(TASK STATEMENT): Range to reproduce from the entries below: the line with "background-position: 200% 0;", the line with "pointer-events: none;", and every line in between. Give them exactly and give nothing else.

(PROVIDED RECORDS):

■ ■ ■ ■

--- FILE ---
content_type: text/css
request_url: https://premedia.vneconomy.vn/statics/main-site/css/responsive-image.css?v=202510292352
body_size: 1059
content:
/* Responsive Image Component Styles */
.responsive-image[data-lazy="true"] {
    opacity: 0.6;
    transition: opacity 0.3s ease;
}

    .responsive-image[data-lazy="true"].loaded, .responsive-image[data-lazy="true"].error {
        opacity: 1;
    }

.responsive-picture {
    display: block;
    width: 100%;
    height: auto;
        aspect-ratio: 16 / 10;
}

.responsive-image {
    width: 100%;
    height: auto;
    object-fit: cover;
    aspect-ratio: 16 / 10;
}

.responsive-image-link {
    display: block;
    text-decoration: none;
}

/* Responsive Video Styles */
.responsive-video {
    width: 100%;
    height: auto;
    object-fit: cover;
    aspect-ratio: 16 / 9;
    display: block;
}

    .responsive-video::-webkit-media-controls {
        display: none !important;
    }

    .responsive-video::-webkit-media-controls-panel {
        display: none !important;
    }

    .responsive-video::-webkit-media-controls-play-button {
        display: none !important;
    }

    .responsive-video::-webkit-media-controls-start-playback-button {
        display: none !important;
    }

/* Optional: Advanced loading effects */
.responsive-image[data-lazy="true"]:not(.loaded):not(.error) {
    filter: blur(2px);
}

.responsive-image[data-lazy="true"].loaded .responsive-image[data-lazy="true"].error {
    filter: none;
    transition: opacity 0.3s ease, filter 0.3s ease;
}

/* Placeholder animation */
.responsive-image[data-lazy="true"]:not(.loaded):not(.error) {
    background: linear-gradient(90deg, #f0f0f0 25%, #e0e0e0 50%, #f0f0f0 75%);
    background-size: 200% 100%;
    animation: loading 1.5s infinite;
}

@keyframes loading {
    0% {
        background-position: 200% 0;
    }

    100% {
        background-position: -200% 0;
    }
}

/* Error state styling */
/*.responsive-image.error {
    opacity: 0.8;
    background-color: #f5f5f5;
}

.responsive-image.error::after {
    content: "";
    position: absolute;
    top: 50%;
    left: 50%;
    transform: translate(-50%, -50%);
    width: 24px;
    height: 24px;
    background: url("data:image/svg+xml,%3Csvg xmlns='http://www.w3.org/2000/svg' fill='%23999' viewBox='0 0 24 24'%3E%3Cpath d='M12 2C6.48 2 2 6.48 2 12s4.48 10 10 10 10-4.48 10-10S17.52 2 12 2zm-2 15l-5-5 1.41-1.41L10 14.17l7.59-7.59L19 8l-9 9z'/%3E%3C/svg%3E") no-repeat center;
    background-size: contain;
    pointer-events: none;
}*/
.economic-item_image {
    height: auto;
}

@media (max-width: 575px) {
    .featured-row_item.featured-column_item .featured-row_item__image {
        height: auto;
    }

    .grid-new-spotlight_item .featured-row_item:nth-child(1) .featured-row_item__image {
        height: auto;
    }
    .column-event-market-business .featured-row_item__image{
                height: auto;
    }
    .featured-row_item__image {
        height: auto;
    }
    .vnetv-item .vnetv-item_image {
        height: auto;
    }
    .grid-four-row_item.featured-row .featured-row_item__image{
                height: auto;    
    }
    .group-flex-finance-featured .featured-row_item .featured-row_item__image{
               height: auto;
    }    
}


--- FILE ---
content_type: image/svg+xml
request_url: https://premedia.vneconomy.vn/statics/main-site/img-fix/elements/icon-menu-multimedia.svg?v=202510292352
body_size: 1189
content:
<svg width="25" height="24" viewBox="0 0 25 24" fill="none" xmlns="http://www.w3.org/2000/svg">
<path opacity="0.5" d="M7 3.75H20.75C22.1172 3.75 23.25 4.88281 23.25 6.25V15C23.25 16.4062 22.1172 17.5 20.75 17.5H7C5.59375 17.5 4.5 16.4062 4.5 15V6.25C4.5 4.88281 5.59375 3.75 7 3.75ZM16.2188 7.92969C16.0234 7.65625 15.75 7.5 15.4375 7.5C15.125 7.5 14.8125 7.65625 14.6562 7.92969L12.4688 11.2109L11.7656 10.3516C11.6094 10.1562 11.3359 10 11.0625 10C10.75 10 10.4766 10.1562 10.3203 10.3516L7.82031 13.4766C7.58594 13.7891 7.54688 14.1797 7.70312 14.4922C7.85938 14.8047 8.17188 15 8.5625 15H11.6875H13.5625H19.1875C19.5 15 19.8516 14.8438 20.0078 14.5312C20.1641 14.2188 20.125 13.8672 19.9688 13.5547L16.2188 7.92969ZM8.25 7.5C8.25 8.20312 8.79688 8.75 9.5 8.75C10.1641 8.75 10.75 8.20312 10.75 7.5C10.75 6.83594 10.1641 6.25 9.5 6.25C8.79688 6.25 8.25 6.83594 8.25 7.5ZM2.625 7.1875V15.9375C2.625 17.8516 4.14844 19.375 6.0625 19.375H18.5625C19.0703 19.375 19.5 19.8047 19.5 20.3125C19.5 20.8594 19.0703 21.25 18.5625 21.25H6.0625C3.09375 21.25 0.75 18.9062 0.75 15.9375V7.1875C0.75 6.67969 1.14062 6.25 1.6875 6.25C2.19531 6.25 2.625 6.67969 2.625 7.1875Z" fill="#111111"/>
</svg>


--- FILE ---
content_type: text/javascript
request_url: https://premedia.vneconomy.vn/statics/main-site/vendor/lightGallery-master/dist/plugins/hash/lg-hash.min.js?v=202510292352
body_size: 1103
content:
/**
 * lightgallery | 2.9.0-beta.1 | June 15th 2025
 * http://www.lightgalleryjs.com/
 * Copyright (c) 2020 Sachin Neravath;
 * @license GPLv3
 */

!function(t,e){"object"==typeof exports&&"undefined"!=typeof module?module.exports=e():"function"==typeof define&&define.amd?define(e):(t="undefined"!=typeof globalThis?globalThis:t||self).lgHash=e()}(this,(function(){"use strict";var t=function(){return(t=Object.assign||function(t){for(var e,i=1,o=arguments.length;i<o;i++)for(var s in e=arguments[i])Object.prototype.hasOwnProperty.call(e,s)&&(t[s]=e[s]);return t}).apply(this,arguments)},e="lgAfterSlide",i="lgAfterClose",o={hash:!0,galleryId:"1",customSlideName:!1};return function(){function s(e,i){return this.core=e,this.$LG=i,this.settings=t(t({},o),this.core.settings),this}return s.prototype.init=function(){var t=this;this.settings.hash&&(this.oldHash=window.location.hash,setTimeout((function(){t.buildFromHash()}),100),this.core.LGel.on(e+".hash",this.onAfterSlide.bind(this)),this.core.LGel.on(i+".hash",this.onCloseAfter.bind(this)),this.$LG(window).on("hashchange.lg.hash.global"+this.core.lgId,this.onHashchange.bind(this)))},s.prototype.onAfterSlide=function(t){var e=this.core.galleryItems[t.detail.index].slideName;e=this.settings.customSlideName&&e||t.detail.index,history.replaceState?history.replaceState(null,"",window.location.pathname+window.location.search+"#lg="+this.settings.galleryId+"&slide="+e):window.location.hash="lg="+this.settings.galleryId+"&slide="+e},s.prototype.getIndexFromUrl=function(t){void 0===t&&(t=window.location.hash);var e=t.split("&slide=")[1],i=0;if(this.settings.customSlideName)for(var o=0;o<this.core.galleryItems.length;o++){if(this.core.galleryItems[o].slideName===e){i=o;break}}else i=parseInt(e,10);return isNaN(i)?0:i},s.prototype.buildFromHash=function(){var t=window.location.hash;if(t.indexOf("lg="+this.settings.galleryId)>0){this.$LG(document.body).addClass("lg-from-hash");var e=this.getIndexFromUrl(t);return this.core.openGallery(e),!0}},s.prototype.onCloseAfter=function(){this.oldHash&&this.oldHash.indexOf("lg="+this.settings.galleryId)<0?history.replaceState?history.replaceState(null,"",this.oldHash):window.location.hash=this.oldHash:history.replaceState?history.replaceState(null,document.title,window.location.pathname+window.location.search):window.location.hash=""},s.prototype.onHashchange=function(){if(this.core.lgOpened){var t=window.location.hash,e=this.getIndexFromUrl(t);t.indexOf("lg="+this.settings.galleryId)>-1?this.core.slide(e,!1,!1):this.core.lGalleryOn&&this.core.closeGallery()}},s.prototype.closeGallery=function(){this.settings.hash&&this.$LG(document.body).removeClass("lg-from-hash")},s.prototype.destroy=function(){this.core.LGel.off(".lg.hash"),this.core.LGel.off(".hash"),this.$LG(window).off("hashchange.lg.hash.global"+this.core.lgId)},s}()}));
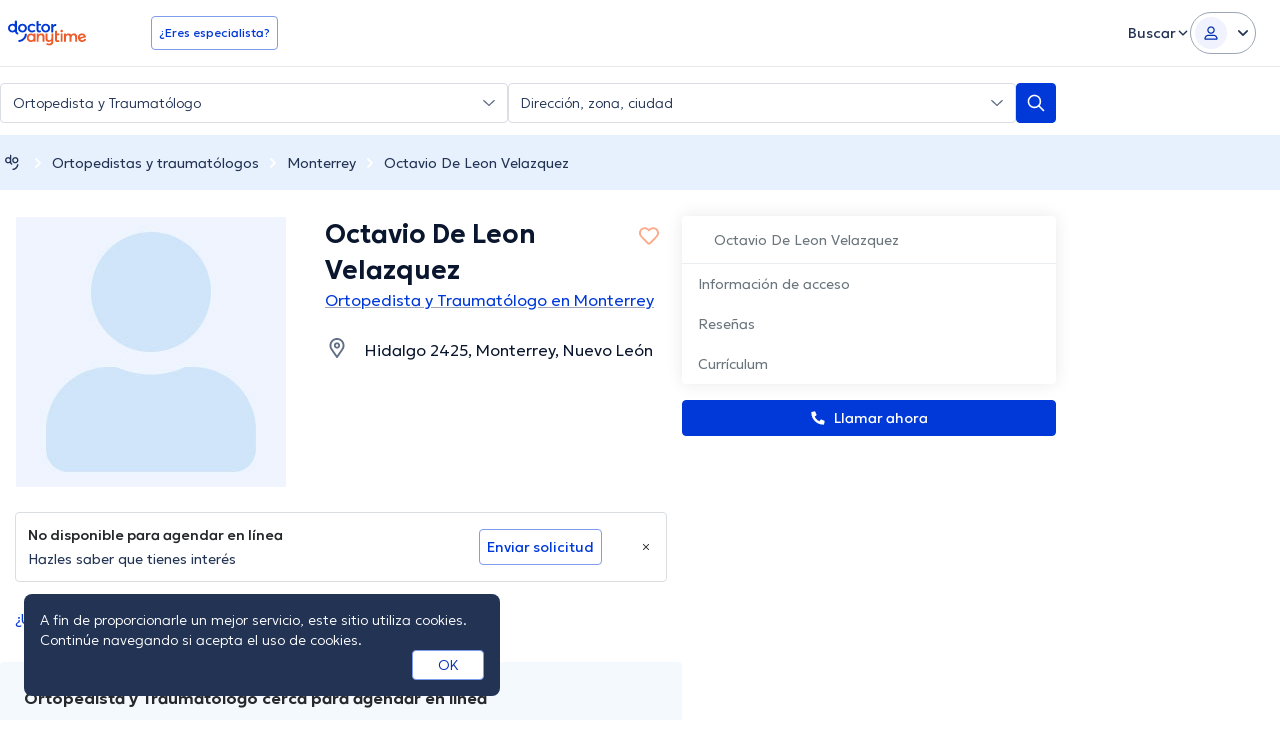

--- FILE ---
content_type: text/javascript
request_url: https://www.doctoranytime.mx/dist/vite/index.BU-lmPvh.js
body_size: 780
content:
var l=(i,a,e)=>new Promise((o,t)=>{var s=c=>{try{r(e.next(c))}catch(d){t(d)}},n=c=>{try{r(e.throw(c))}catch(d){t(d)}},r=c=>c.done?o(c.value):Promise.resolve(c.value).then(s,n);r((e=e.apply(i,a)).next())});import{d as u}from"./get.GrMv6eFe.js";import"./url.CgIOxIXs.js";import"./dat.DYt1eiG5.js";import"./localizerHelper.BapUfS6Z.js";import"./tokens.BU2cqUkR.js";import"./dom.CZsrNE0w.js";import"./index.C-oIOqGq.js";const f="/DoctorAjax/GetFirstAvailabilitySlot.json";function y(i){return l(this,null,function*(){const a={};return i.forEach((o,t)=>{a[`DoctorPracticeIds[${t}]`]=o}),(yield u({url:f,params:a})).Data})}function v(i){return{infoDiv:i.querySelector(".doctor-preview-card-footer__info"),textSpan:i.querySelector("[data-first-availability-text]"),loadingIcon:i.querySelector("[data-loading-icon]"),successIcon:i.querySelector("[data-success-icon]"),noAvailabilityIcon:i.querySelector("[data-no-availability-icon]"),actionsDiv:i.querySelector(".doctor-preview-card-footer__actions")}}function h(i){const{infoDiv:a,loadingIcon:e,successIcon:o,noAvailabilityIcon:t}=v(i);!a||!e||(e.classList.remove("hidden"),o&&o.classList.add("hidden"),t&&t.classList.add("hidden"),a.classList.remove("hidden"))}function b(i,a){const{infoDiv:e,textSpan:o,loadingIcon:t,successIcon:s,noAvailabilityIcon:n,actionsDiv:r}=v(i);!e||!o||(t&&t.classList.add("hidden"),a!=null&&a.FirstAvailableSlotLabel&&a.FirstAvailableSlotLabel.trim()!==""?(s&&s.classList.remove("hidden"),n&&n.classList.add("hidden"),o.textContent=a.FirstAvailableSlotLabel,r&&r.classList.remove("hidden")):(s&&s.classList.add("hidden"),n&&n.classList.remove("hidden"),o.textContent=i.dataset.noAvailabilityText||"No availability",r&&r.classList.add("hidden")),e.classList.remove("hidden"))}function A(i){b(i,{FirstAvailableSlotLabel:null})}function q(){const i=new IntersectionObserver(o=>{o.forEach(t=>l(null,null,function*(){t.isIntersecting&&(i.unobserve(t.target),yield I(t.target))}))},{threshold:.1});function a(){document.querySelectorAll("[data-availability-doctorpractice-ids]:not([data-availability-observed])").forEach(t=>{t.setAttribute("data-availability-observed","true"),i.observe(t)})}a(),new MutationObserver(o=>{let t=!1;o.forEach(s=>{s.type==="childList"&&s.addedNodes.length>0&&(t=!0)}),t&&a()}).observe(document.body,{childList:!0,subtree:!0})}function I(i){return l(this,null,function*(){const a=i.dataset.availabilityDoctorpracticeIds;if(!a)return;const e=a.split(",");h(i);try{const o=yield y(e);b(i,o)}catch(o){A(i)}})}export{q as doctorPreviewCardsInit};
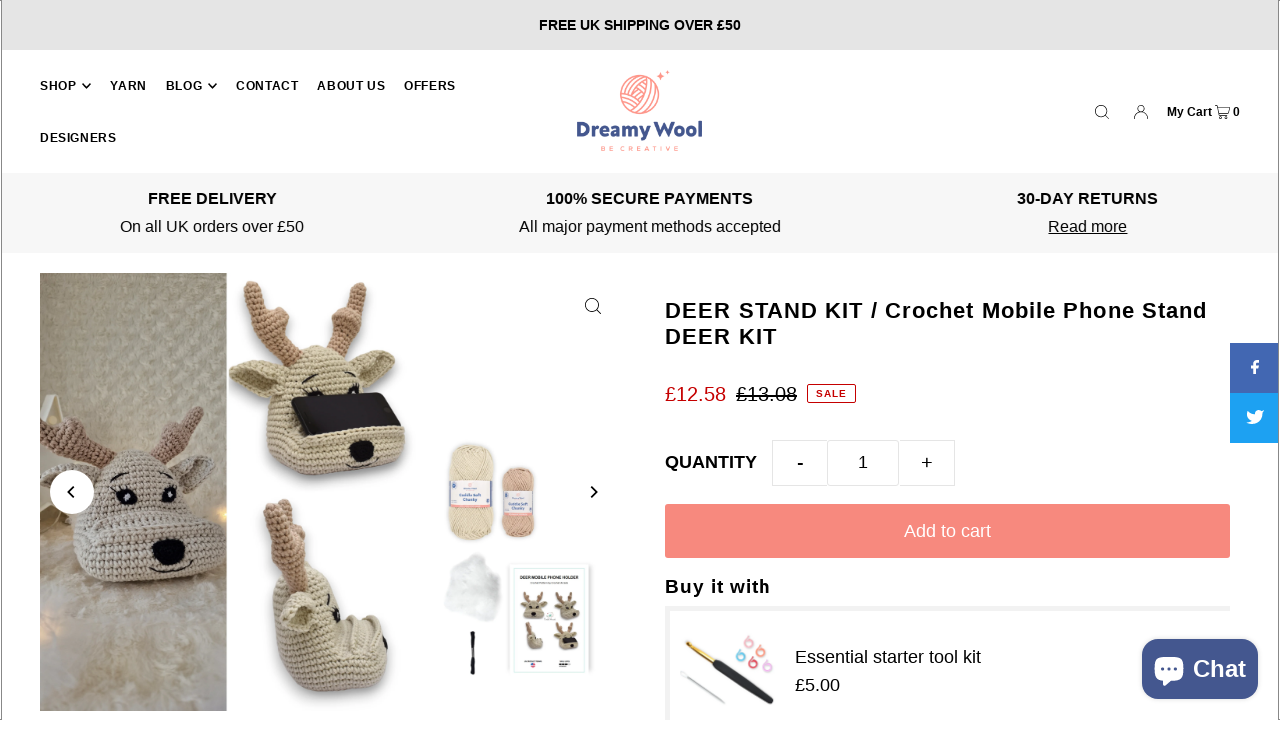

--- FILE ---
content_type: text/html; charset=UTF-8
request_url: https://www.stilyoapps.com/reconvert/reconvert_script_tags.php?shop=dreamy-wool.myshopify.com&store_client_id=ZjU3NTNlOTE2NDcwMWM2NWJlYzVhZDczOTJhMjc2NmEuMmZjZDY5YWQ4MGI3MjI3Yjc5MGFhYTI3YmJhYzY2NGU%3D
body_size: 2
content:
{"result":"success","security_token":"$2y$10$94yZaO\/pEahEHXNT6IH0O.w1wq5zm62BAX\/rIKa\/lWItnMW\/zPSna"}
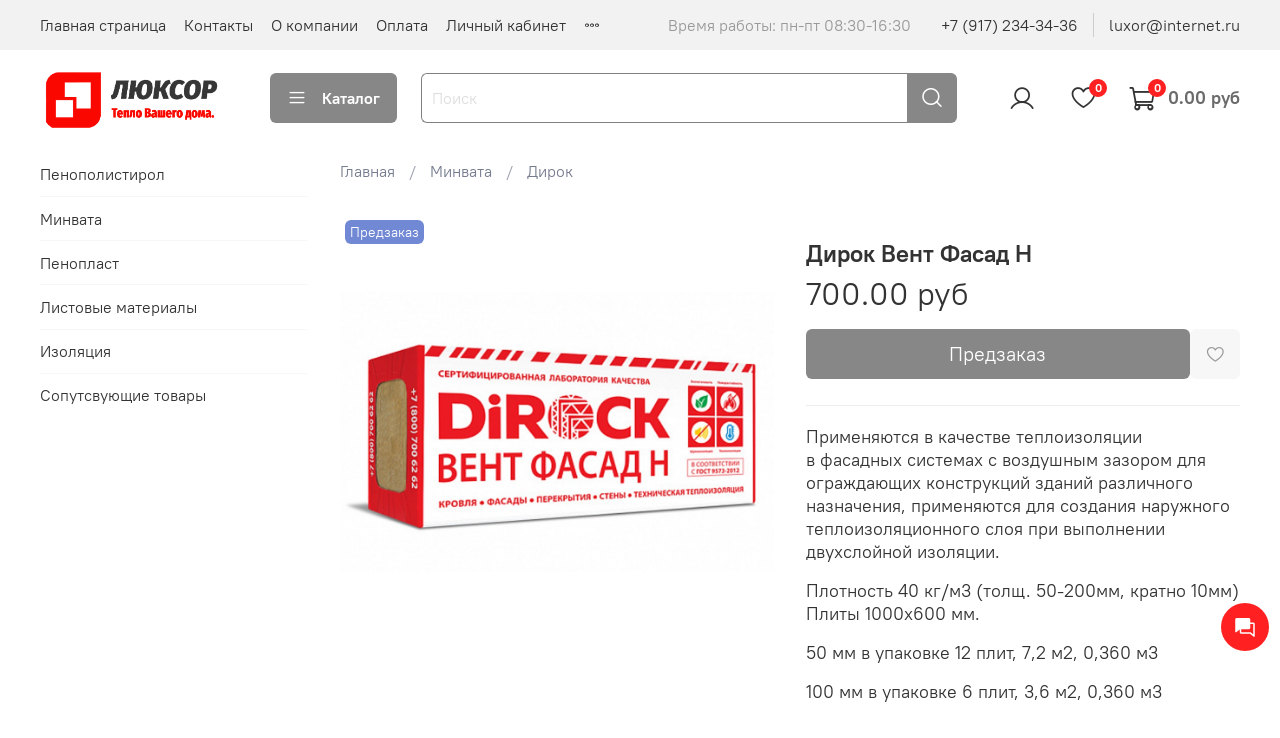

--- FILE ---
content_type: image/svg+xml
request_url: https://messengers.insales.ru/packs/media/messages-widget/assets/images/widget-icons/comments-fill-f16ac04bd55002be47042813d4f063d9.svg
body_size: 598
content:
<svg width="24" height="24" viewBox="0 0 24 24" fill="none" xmlns="http://www.w3.org/2000/svg">
<path d="M21.75 9C21.7495 8.60231 21.5914 8.22105 21.3102 7.93984C21.029 7.65864 20.6477 7.50045 20.25 7.5H17.25V4.5C17.2495 4.10231 17.0914 3.72105 16.8102 3.43984C16.529 3.15864 16.1477 3.00045 15.75 3H3.75C3.35231 3.00045 2.97105 3.15864 2.68984 3.43984C2.40864 3.72105 2.25045 4.10231 2.25 4.5V16.5C2.25 16.6416 2.29008 16.7803 2.36561 16.9001C2.44115 17.0199 2.54905 17.1158 2.67683 17.1768C2.80461 17.2378 2.94705 17.2614 3.08768 17.2449C3.22831 17.2283 3.36138 17.1723 3.4715 17.0832L6.75 14.4328L6.75009 17.25C6.75055 17.6477 6.90873 18.029 7.18994 18.3102C7.47114 18.5914 7.85241 18.7495 8.25009 18.75H17.024L20.5286 21.5832C20.6387 21.6723 20.7718 21.7283 20.9124 21.7449C21.053 21.7614 21.1955 21.7378 21.3233 21.6768C21.451 21.6158 21.5589 21.5199 21.6345 21.4001C21.71 21.2803 21.7501 21.1416 21.7501 21L21.75 9ZM17.7607 17.4168C17.6272 17.3089 17.4608 17.25 17.2892 17.25H8.25009L8.25 14.25H15.75C16.1477 14.2495 16.529 14.0914 16.8102 13.8102C17.0914 13.529 17.2495 13.1477 17.25 12.75V9H20.25L20.2501 19.4292L17.7607 17.4168Z" fill="#2A2E32"/>
</svg>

■ ■ ■ ■

(EXERCISE RESULT):
        background-position: 200% 0;
    }

    100% {
        background-position: -200% 0;
    }
}

/* Error state styling */
/*.responsive-image.error {
    opacity: 0.8;
    background-color: #f5f5f5;
}

.responsive-image.error::after {
    content: "";
    position: absolute;
    top: 50%;
    left: 50%;
    transform: translate(-50%, -50%);
    width: 24px;
    height: 24px;
    background: url("data:image/svg+xml,%3Csvg xmlns='http://www.w3.org/2000/svg' fill='%23999' viewBox='0 0 24 24'%3E%3Cpath d='M12 2C6.48 2 2 6.48 2 12s4.48 10 10 10 10-4.48 10-10S17.52 2 12 2zm-2 15l-5-5 1.41-1.41L10 14.17l7.59-7.59L19 8l-9 9z'/%3E%3C/svg%3E") no-repeat center;
    background-size: contain;
    pointer-events: none;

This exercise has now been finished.